* _Text extract_
# Correct sizes for hunting whips



## Springy (6 January 2013)

Is there and etiqute or a correct size for gents hunting whips? 

We have 3 here 2 mens and 1 ladies...The ladies is 2ft incl antler and the mens ones are 18inchs incl antler/handle.

One of them mens ones has a thong which is damaged and that is about 5footish.

Is there a 'correct' length for a mens hunting whip.... does it need to go with the size of the man 5'9 or the size of the horse 16hh....

What about the womens whip/thong?

I have looked up sizes on the tinterweb and seen that alot of them are womens 18 inches and mens 2ft but the womens are thinner than the mans and also the thongs are different sizes

1 yard   (36inches / 3foot)
1.25 yard 
1.75 yard (63inches/ 5 foot 3)
2 yards

So any ideas what is correct or what you can recommend please 

Thank you very much.........

Ill try and add a picture of our 3 whips... they all need repairs ie thong or whip end etc  but you will get the idea

Oh and should they be antler or what and the shaft should that be wood or leather or does it not matter.

Our ladies one is cane with an antler 'handle' and 1 of the gents is leather with a gold plated 'handle' and one is all wood......

Very confused now


----------



## Springy (6 January 2013)

Whips







Whips with the broken thong


----------



## Springy (6 January 2013)

The reason I ask (unknown to him) is that I want to have him one handmade (for our wedding anniversary) and I want to give the gentleman making it the right measurements etc

I think he is using antler and twister type wood but I can have whatever is right, he is an expert with wood and curently makes the most beautiful 'staffs' and walking sticks which can take him up to 100 hours per item so he will be putting alot of hours into this piece....

Any advice greatfully recieved....

Those whips were 50 - 80 each and they are all needing repairs so Im not very impressed with them at all....

He also said he can put initials or a soverigen or a coin into it but Im not sure what the done thing is


----------



## Maesfen (6 January 2013)

I might be wrong but the bottom one looks more like a hunt staff one that they'd use for every day use and in the kennels but not normally for hunting properly.
The top one looks like it was originally made as a walking stick but then cut down to make into a hunting whip as you very rarely get 'knobbly' shafts on a lady's whip.  You are right that they are normally slightly narrower and both sexes are plaited leather covered .

* _Required task 1_
Gather every line of the records that contains the string "squirrel" and copy each one unchanged. Match case exactly.

* _Records for this exercise_
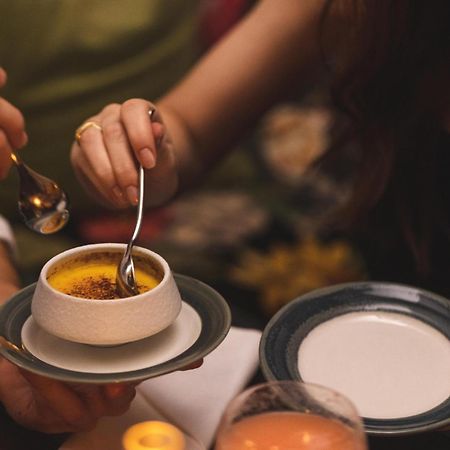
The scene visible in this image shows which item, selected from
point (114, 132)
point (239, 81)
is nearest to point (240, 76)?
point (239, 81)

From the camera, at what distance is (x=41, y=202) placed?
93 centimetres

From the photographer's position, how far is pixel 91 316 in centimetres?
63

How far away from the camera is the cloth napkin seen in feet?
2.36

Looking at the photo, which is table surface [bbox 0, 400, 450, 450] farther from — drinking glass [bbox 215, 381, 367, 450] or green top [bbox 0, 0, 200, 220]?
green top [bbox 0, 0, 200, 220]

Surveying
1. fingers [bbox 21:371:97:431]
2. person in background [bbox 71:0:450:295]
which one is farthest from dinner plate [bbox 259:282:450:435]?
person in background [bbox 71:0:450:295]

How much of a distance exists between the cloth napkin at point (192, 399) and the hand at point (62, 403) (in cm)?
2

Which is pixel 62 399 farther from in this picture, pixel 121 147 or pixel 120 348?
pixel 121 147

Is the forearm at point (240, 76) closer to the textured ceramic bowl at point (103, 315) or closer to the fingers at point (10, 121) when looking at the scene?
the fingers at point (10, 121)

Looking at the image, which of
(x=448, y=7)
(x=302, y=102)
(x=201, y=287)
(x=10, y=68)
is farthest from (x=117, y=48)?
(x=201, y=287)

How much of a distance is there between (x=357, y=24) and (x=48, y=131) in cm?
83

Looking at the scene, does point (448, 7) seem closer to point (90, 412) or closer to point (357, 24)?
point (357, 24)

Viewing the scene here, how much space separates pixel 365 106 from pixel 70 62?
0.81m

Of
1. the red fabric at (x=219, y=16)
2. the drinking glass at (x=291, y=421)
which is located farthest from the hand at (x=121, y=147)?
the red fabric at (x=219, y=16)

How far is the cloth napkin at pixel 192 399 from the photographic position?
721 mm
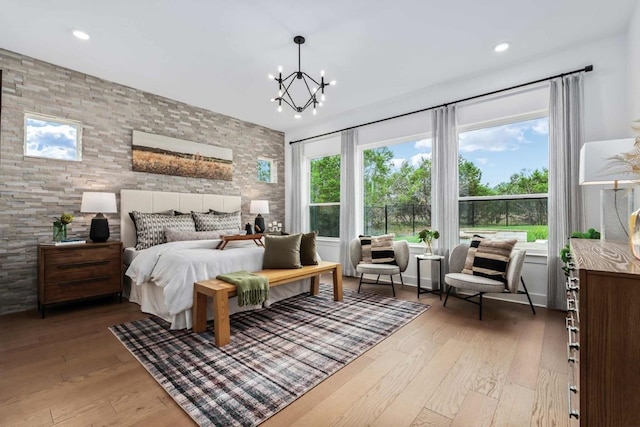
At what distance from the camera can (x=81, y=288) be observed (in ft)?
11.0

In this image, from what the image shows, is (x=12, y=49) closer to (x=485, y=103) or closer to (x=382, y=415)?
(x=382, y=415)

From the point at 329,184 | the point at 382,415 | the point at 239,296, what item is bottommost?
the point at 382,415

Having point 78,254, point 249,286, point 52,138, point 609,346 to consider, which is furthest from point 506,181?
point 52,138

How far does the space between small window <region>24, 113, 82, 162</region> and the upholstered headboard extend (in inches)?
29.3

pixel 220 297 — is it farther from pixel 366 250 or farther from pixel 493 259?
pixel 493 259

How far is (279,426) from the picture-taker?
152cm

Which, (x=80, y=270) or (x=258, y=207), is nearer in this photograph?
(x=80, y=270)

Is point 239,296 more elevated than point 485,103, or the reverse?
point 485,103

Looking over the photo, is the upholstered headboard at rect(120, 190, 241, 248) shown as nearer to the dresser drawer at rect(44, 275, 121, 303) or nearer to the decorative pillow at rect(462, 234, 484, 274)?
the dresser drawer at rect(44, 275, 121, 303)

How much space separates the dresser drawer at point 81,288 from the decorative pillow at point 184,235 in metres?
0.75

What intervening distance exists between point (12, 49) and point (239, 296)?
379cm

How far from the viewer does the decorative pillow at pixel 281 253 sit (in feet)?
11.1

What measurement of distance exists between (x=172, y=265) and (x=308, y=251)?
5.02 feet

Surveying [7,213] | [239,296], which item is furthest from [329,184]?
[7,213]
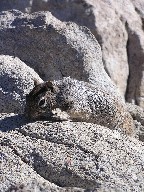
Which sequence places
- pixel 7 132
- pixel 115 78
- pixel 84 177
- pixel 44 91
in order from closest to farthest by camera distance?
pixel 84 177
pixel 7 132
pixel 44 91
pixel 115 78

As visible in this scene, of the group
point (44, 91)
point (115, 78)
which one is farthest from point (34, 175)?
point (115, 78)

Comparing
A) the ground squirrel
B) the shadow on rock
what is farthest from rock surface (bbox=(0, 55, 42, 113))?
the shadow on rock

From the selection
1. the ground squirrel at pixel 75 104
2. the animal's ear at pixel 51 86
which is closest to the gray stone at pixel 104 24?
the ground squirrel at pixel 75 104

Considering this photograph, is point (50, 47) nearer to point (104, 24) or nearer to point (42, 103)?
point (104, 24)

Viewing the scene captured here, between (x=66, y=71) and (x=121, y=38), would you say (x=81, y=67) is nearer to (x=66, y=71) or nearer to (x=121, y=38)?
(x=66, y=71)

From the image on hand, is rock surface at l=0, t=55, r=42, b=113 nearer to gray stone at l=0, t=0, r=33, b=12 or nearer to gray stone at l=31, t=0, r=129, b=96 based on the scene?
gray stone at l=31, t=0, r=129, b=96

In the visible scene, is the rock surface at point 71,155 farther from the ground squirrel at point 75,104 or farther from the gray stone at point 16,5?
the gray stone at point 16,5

---

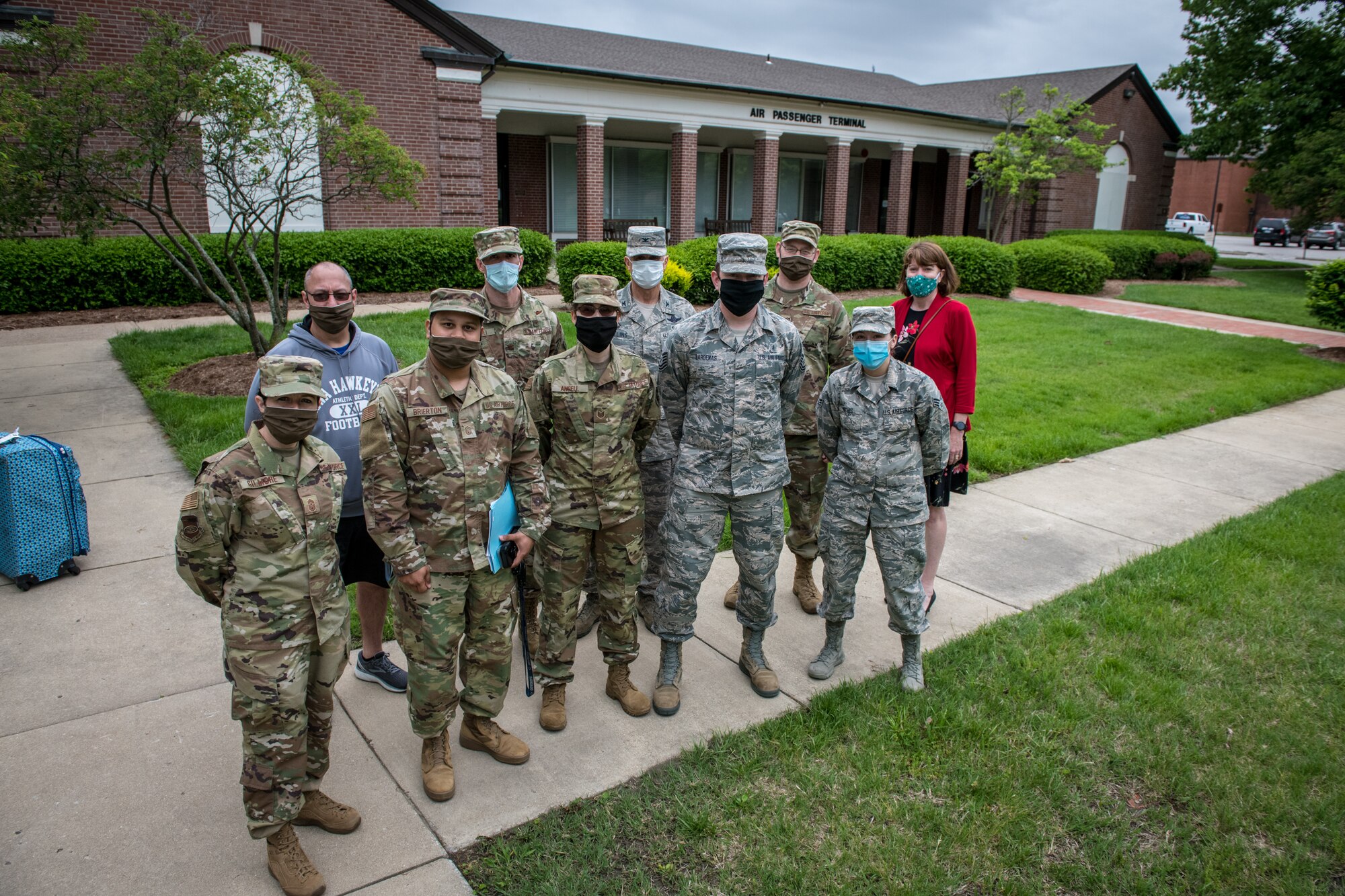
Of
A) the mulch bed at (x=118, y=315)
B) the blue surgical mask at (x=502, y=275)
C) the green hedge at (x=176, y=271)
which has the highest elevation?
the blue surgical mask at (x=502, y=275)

* * *

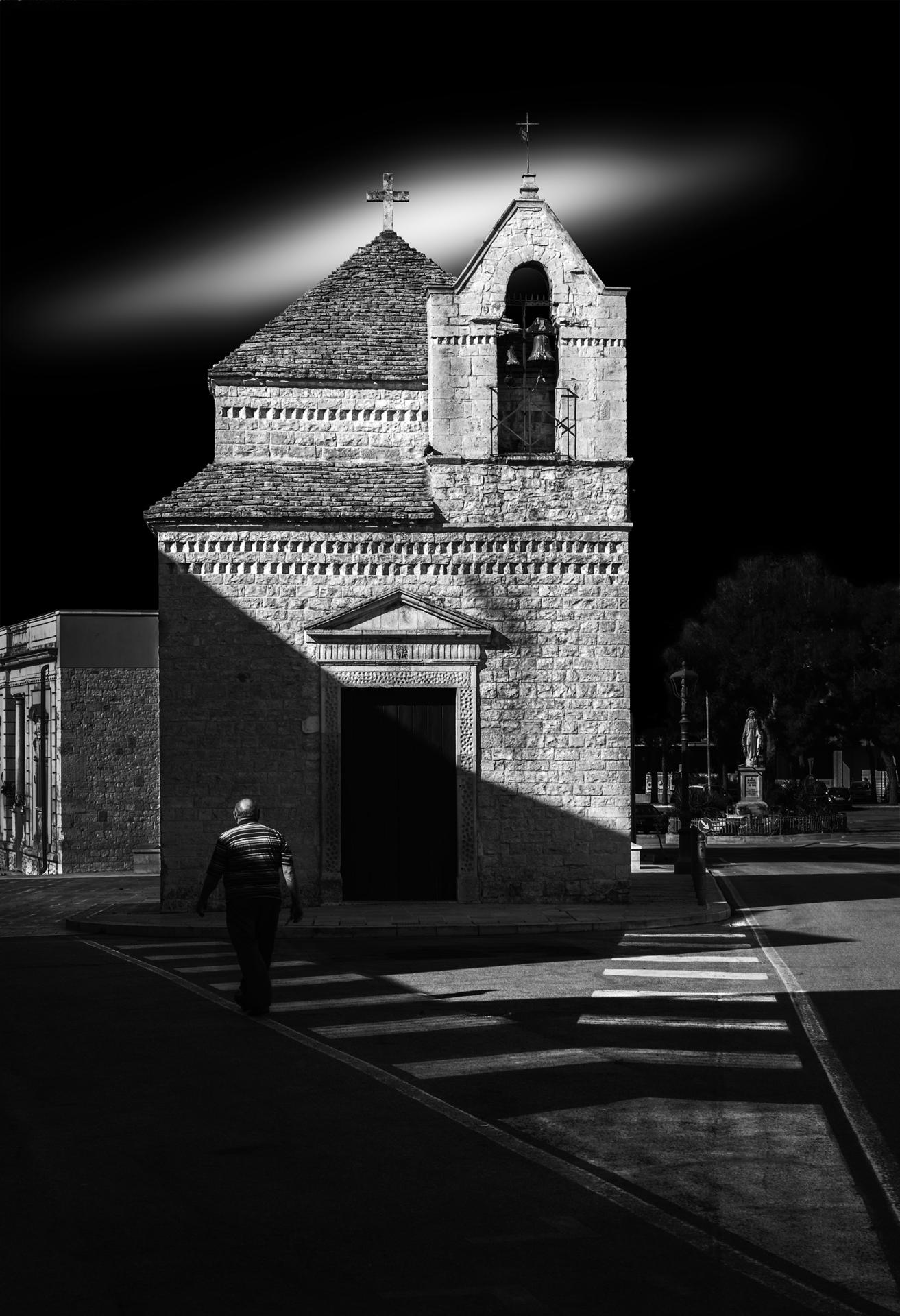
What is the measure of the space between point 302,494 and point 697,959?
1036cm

* _Required task 2_
Carry on the forum thread about hunting whip sizes from the point where it stops.

* _Exercise output 1_
A) the ground squirrel
1. the ground squirrel at pixel 75 104
the ground squirrel at pixel 75 104
In the visible scene, is the rock surface at point 71,155 farther from the ground squirrel at point 75,104 or farther from the gray stone at point 16,5?

* _Exercise output 2_
We have a Swain Adedney one here, gent size and I've just measured it at 20 inches from top to the bottom of the shaft.

Have a look here for usual sizes. http://www.rideaway.co.uk/hunting-thongs/

If you have access to the Hounds Magazine there used to be adverts in there for whip making or this site you might find a be able to get a feel for what looks right.  Lovely idea for a gift!
http://www.bailyshuntingdirectory.com/  and http://www.huntingmad.co.uk/shop/index.php?main_page=index&cPath=3


----------



## Springy (6 January 2013)

I've searched through lots of sites and this weeks magazine and old ones etc..... Still unsure .... Hence the post.....
Have got someone to make it just need the correct style or measurements ....
So should it be flat rather than nobbly?


----------



## Springy (6 January 2013)

Or can the wood be twisted for effect.......


----------



## Maesfen (6 January 2013)

It can be whatever style you want, smooth or nobbly 
	
	
		
		
	


	




 just remember it needs to be comfortable to be held and the hand able to slide up or down as needed.

Twisted wood sounds that it would be nicer than knobbly to me but it's all down to your personal choice and what you think he would like.  Can I ask if it's for proper use or just for decorative effect as that would make a difference to what might be more durable too?


----------



## SillyMare (6 January 2013)

No idea about what is correct I'm afraid but would personally be put off a twisted one because it may be bulkier to handle. Whip + thong + reins is enough of a handful - not sure how people manage with double reins.


----------



## Springy (6 January 2013)

Its for actual use yes he hunts


----------



## Herne (6 January 2013)

Persoanlly, I'd go for a new one rather than use any of those pictured as - to me - they're all a bit "odd" - and not in a "look at that nice antique" way.

Of the three, I'd use the top one.

Initials are ok on the collar, but I wouldn't go for a coin.

For me, the thong should be long. 1 3/4 or 2 yards.


----------



## Springy (6 January 2013)

The 3 above are the ones we own.... I don't like any of them hence why i want one made for him......


----------



## Springy (6 January 2013)

Bump 

Just need to know what the criac is before it can be started.....  

Thanks


----------



## Sherston (6 January 2013)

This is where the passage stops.